Copy a Long Line from a Text File and Save It to a New File

This is a follow-up to my recent post on how to store the nth line of a text file in a variable. The solution given won’t work for extremely long lines because the line requested by the user is stored in a variable and variables in Batch can only hold up to 8191 characters.

If you need to select an extremely long line from a file and save it to a new file, there is a workaround. But it ain’t pretty, or efficient. It involves more, findstr, and a whole lot of temporary files. 😈

Example

In this example, we’re looking for the 100th line from longlines.txt. If the 100th line happens to be the last line of the file, all we have to do is:

more +99 longlines.txt > line100.txt

And we’re done! Note that more starts counting lines from zero. However, the last line is a special case. The rest of the time, we have to jump through the following hoops…

First, we copy all but the first 99 lines of longlines.txt to a new file called longlines-1.txt using this command:

more +99 longlines.txt > longlines-1.txt

Note that if the last line in the file doesn’t end with a newline (CR+LF), more will append one (whether we want it to or not).

Next, we add numbers to the start of each line with the help of findstr:

findstr /n $ longlines-1.txt > longlines-2.txt

The $ is a special character used by findstr to match the end of a line.
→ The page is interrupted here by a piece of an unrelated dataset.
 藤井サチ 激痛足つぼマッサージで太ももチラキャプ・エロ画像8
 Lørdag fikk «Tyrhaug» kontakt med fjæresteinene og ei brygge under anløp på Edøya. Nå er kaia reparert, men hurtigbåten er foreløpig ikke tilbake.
A loose translation of the command above would be: “Add a consecutive number (starting from 1) to the start of every line in longlines-1.txt that ends with a newline and save the output to longlines-2.txt.” Note how we don’t have to worry about a missing newline at the end of the file since more has already taken care of that for us!

At this point, we’re finished with longlines-1.txt. It could potentially be a huge file so let’s delete it:

del longlines-1.txt

Now we need to extract the first line of longlines-2.txt and save it to a file on its own. Because we’ve already numbered the lines in the file, we can be certain that the line we require uniquely begins with 1:. This is yet another job for findstr:

findstr /b "1:" longlines-2.txt > longline1.txt

The /b switch tells findstr to only match lines that contain 1: at the beginning of the line. The output from findstr is redirected into the longline1.txt file. We’re finished with longlines-2.txt at this point and it can be safely deleted.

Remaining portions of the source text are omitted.